● What is asked
Return each line below that contains the string "results", matching case exactly.

Contour labeling entries:
====================

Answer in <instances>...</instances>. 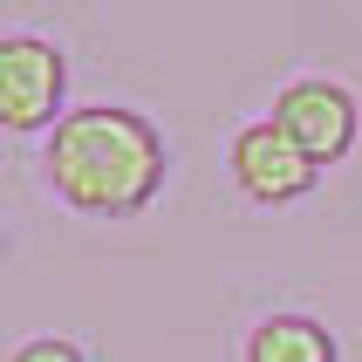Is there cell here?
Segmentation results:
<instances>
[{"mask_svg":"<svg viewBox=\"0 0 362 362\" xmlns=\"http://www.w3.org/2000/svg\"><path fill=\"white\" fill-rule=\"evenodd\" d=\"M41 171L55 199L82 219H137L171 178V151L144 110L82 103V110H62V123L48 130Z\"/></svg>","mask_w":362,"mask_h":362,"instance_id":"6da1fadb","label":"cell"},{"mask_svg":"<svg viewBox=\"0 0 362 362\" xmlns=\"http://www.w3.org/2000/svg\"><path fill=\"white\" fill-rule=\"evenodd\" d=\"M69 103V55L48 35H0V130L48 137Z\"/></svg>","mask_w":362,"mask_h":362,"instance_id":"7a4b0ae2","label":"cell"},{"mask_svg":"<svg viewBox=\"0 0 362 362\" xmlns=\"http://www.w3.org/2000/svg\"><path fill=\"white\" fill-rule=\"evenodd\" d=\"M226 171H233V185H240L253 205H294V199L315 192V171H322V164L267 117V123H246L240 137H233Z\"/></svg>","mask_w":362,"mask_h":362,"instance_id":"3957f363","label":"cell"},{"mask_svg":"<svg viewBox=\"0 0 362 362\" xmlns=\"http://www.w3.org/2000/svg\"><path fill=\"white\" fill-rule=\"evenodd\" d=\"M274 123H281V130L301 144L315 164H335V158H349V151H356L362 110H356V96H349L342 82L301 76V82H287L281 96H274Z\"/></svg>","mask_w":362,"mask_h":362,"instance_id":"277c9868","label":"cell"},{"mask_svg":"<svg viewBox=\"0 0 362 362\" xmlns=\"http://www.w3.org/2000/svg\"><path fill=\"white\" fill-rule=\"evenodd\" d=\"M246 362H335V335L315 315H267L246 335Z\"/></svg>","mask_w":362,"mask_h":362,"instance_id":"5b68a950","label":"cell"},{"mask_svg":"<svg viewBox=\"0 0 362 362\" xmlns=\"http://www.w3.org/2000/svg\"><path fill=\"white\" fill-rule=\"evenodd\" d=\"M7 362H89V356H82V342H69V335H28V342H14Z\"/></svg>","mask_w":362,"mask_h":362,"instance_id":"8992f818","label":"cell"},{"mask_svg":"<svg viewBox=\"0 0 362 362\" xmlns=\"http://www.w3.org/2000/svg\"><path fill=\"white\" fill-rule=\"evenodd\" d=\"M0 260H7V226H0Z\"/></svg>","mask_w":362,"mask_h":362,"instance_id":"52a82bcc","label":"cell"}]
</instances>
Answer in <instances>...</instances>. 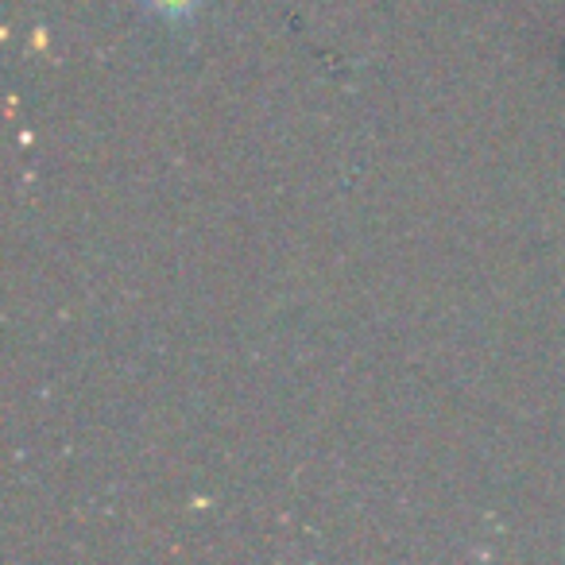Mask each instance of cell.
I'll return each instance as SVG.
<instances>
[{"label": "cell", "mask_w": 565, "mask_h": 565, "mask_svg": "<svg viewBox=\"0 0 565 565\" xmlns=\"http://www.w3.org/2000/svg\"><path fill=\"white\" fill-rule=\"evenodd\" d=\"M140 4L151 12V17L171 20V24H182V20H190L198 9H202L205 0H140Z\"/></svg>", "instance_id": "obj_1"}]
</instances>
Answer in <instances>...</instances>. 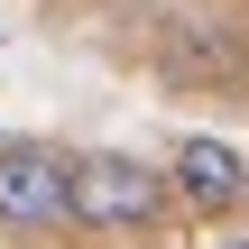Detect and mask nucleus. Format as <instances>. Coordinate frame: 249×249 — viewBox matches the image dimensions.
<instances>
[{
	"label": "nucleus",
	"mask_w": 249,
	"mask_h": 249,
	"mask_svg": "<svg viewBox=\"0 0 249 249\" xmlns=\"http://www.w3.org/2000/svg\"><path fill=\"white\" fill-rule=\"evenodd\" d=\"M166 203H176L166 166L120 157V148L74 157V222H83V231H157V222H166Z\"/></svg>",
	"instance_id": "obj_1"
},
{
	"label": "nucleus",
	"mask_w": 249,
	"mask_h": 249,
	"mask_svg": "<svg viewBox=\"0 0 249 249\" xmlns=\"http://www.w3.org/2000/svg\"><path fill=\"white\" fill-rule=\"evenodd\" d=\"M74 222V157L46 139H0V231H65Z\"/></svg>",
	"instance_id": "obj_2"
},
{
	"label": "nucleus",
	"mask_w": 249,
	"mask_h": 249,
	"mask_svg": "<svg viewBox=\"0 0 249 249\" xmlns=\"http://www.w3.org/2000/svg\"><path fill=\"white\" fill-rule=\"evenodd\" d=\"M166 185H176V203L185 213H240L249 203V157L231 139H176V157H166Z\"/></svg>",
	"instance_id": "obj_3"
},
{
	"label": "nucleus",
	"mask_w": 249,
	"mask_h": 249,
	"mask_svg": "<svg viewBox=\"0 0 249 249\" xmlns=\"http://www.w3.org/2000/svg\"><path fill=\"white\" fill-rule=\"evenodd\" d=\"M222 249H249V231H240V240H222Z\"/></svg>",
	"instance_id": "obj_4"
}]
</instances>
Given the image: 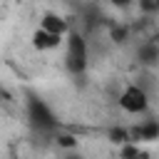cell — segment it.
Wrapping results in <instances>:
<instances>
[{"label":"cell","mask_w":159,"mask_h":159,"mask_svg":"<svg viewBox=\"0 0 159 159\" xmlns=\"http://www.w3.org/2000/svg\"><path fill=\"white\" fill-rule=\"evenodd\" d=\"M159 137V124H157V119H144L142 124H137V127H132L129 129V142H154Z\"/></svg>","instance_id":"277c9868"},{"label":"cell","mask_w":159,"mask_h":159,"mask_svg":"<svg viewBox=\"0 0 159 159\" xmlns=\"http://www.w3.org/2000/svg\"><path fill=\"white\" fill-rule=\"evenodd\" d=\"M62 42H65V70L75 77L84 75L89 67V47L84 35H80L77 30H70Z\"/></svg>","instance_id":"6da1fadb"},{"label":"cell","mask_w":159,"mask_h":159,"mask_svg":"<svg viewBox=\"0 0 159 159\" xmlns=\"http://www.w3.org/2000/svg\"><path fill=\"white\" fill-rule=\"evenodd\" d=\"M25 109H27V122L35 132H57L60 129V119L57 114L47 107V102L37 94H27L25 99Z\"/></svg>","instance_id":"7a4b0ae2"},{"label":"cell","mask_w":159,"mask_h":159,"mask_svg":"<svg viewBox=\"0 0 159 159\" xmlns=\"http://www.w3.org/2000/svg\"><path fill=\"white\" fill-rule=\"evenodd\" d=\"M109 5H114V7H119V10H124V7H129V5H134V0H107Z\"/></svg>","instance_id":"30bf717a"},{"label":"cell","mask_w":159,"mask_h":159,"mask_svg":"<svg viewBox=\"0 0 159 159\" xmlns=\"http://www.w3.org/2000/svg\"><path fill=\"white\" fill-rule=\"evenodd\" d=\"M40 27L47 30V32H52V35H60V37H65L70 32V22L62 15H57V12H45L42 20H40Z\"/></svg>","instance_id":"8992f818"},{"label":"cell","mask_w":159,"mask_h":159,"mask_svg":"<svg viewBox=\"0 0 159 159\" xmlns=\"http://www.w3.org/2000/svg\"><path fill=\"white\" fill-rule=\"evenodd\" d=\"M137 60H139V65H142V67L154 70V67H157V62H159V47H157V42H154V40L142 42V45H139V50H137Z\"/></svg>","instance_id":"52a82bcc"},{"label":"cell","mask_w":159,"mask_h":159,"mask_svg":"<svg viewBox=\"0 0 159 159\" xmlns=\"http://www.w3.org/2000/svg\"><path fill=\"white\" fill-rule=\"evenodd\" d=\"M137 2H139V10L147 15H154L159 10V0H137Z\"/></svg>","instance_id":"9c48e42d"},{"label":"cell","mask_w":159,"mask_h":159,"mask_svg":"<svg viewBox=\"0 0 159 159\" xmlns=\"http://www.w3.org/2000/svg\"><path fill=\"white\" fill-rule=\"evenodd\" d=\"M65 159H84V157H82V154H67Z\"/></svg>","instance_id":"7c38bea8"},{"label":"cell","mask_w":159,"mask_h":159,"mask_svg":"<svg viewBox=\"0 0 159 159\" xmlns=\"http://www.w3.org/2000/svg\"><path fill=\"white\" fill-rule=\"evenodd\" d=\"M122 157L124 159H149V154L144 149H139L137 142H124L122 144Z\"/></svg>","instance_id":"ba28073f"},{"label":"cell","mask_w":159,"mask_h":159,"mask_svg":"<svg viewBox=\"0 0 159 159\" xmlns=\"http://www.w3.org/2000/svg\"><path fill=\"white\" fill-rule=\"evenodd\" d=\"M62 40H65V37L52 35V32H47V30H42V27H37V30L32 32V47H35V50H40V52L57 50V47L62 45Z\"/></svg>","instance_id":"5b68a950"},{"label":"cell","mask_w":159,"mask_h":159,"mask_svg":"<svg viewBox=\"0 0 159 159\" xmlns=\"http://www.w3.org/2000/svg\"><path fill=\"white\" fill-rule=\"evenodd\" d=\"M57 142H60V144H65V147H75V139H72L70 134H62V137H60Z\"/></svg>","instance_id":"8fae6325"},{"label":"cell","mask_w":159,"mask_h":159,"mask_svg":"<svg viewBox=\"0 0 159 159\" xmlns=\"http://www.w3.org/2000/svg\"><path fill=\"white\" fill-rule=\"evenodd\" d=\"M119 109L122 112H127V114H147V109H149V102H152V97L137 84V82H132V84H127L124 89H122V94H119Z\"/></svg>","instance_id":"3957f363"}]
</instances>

====================

● Written solution
Segmentation results:
Wrapping results in <instances>:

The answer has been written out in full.